The signs of rekindled optimism are everywhere. A long rally has brought equity markets back from the abyss reached earlier in the year. The oil price, though still far below recent records, is pointing up. So are sovereign bond yields – indicating investors’ wariness of where public finances are headed but also a renewed willingness to tolerate volatility in stocks. The mood has changed so much that people are even willing to buy bank shares.
Governments deserve some credit for this. Comparisons with the 1930s notwithstanding, policymakers have not addressed this crisis by doing nothing. Their behaviour has not always been productive – or even seemly, as with the protectionist rhetoric of some. But they have at least understood quickly that something needed to be done.
The US government’s stress test of the country’s largest 19 banks is the latest instalment in a long series of policy initiatives to combat the economic crisis. The explicit goal is to remove uncertainty from markets about the extent of losses banks face; and to force the recapitalisation necessary to absorb them.
Many of the results leaked out in advance and markets mostly reacted with indifference.

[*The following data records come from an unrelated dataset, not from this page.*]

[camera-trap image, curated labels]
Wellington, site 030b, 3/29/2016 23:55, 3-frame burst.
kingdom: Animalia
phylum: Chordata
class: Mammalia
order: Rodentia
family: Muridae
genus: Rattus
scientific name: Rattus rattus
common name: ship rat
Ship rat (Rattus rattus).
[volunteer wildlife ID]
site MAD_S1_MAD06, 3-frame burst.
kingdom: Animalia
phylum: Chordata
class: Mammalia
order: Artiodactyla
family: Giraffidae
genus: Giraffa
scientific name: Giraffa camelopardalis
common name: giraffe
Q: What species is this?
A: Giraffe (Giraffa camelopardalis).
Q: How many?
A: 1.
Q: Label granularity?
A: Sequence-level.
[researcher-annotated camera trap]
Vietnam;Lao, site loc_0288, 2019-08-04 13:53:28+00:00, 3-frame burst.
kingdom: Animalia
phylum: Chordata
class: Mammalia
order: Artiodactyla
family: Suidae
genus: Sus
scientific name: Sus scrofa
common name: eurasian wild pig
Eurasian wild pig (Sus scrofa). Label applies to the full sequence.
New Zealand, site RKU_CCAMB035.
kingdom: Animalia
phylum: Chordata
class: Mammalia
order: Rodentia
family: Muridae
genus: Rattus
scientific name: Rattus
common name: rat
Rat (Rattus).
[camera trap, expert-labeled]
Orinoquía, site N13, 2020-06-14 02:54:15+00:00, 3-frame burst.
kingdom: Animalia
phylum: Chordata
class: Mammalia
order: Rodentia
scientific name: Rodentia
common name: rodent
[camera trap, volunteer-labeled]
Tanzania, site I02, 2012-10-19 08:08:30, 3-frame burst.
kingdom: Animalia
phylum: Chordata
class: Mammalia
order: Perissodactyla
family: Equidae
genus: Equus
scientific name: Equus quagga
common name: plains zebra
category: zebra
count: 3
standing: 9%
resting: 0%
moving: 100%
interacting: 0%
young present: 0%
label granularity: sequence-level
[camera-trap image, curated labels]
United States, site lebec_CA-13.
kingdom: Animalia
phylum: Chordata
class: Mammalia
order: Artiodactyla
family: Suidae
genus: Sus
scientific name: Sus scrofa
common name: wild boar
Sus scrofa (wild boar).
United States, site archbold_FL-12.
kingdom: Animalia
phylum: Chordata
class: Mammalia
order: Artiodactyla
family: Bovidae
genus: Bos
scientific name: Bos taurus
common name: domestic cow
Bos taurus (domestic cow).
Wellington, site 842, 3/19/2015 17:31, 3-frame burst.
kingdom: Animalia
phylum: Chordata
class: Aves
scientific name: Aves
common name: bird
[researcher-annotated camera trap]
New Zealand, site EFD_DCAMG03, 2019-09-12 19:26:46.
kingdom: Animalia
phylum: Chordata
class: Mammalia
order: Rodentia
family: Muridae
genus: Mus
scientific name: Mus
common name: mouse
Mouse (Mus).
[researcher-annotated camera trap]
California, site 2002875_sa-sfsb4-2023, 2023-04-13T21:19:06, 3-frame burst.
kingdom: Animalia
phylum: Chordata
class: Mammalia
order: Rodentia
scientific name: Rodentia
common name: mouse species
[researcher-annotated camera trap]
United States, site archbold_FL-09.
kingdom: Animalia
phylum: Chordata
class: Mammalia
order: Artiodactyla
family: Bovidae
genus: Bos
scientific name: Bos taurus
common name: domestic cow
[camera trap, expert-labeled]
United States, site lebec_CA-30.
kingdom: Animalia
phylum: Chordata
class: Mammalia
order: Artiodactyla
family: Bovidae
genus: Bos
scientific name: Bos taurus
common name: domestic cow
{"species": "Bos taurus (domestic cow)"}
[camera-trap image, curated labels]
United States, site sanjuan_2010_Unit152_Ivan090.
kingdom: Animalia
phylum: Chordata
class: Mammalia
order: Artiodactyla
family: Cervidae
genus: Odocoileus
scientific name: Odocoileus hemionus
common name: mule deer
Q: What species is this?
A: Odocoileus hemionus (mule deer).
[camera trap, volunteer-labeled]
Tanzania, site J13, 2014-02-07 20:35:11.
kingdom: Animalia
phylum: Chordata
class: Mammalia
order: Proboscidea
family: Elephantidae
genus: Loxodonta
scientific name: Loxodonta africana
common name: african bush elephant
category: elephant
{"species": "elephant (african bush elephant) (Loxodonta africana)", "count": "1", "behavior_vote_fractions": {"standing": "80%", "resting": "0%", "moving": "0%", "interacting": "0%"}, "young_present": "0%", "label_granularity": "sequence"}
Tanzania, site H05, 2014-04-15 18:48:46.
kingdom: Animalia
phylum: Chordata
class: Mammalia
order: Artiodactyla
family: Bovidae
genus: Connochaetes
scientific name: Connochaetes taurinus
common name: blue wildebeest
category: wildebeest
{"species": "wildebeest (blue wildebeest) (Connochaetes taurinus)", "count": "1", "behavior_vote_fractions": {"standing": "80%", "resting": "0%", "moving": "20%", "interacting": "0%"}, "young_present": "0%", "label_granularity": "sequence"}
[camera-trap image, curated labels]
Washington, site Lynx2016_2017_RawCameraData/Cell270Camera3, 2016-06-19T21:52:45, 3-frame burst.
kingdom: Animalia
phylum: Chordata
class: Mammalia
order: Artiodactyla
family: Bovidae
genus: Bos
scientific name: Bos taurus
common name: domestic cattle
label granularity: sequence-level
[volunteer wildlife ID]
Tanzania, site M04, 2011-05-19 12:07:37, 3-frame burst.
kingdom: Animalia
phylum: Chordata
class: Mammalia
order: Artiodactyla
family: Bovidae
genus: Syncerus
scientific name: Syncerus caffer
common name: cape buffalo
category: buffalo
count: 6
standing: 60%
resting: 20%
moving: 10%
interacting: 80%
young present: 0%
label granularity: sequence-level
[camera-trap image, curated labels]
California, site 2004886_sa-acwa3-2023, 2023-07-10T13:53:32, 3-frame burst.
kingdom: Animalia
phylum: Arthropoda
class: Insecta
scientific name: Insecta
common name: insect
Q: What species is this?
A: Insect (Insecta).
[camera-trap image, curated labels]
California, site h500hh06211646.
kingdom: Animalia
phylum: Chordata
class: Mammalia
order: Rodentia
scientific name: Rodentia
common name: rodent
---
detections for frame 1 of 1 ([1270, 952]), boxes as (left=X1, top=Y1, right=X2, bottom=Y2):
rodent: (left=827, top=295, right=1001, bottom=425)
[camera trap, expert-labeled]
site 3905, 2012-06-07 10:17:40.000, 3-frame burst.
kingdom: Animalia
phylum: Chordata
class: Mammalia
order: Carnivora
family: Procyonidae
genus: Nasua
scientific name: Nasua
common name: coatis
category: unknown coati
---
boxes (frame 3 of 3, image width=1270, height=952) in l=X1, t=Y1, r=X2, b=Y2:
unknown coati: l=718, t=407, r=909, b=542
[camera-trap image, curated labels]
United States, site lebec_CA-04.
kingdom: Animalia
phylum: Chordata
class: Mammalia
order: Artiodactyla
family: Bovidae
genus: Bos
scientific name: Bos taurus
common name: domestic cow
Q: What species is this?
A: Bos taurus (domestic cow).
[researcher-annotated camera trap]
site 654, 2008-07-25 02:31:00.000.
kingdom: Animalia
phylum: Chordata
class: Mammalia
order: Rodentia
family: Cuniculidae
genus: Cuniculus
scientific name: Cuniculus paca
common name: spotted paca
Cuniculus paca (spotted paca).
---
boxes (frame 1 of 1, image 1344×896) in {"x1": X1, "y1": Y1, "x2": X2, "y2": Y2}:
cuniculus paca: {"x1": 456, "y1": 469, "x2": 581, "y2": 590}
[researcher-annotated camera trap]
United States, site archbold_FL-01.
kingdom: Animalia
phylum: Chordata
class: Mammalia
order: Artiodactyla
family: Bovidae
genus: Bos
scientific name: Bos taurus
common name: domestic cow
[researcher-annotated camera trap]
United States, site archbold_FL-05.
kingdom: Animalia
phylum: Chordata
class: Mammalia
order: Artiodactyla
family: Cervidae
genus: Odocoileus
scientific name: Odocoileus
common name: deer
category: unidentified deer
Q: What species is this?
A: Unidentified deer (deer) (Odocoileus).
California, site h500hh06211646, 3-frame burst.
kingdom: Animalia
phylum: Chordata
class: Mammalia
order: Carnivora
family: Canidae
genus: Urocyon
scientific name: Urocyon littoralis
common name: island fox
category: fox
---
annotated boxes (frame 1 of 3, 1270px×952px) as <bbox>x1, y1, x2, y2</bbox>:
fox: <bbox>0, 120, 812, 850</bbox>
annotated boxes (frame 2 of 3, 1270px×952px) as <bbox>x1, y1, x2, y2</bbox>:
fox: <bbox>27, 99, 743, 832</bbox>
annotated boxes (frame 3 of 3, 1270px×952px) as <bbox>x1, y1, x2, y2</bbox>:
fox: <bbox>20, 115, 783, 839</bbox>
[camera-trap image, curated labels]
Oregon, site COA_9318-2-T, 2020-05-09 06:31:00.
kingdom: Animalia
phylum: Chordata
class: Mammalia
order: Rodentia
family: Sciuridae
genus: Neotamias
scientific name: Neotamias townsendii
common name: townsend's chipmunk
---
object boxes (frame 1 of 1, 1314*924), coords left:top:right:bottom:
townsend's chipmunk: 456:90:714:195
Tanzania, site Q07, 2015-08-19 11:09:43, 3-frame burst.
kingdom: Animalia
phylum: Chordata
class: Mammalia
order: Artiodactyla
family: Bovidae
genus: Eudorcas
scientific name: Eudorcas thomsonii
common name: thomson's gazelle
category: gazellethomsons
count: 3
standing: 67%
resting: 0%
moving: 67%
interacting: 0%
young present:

US authorities have not tried to make banks’ balance sheets look prettier than they are: their estimates of banks’ losses and earnings over the next two years in the test’s “adverse scenario” are consistent with predictions by the International Monetary Fund.
Tim Geithner, US treasury secretary, has staked his financial rescue policies on the premise that markets are malfunctioning because of radical uncertainty as much as (if not more than) real losses caused by silly investments during the boom. If he is right, there are mutually beneficial trades waiting to be made – if only market participants are given more and better information that will lift their panic.
Hence the focus on bringing transparency to the market, in the hope that this will restart financial flows and gradually reduce the need for government-provided lifelines. The market’s recent positive developments and its largely accepting reaction to the stress test give Mr Geithner reason to be satisfied: although the economy is still suffering, markets are becoming less paralysed by radical uncertainty.
Appearances may deceive: from 1929 to 1933 the stock market fell by 89 per cent in nominal terms in spite of a sequence of temporary rallies. But for now, at least, we are seeing a return to confidence. We must hope it is not a trick.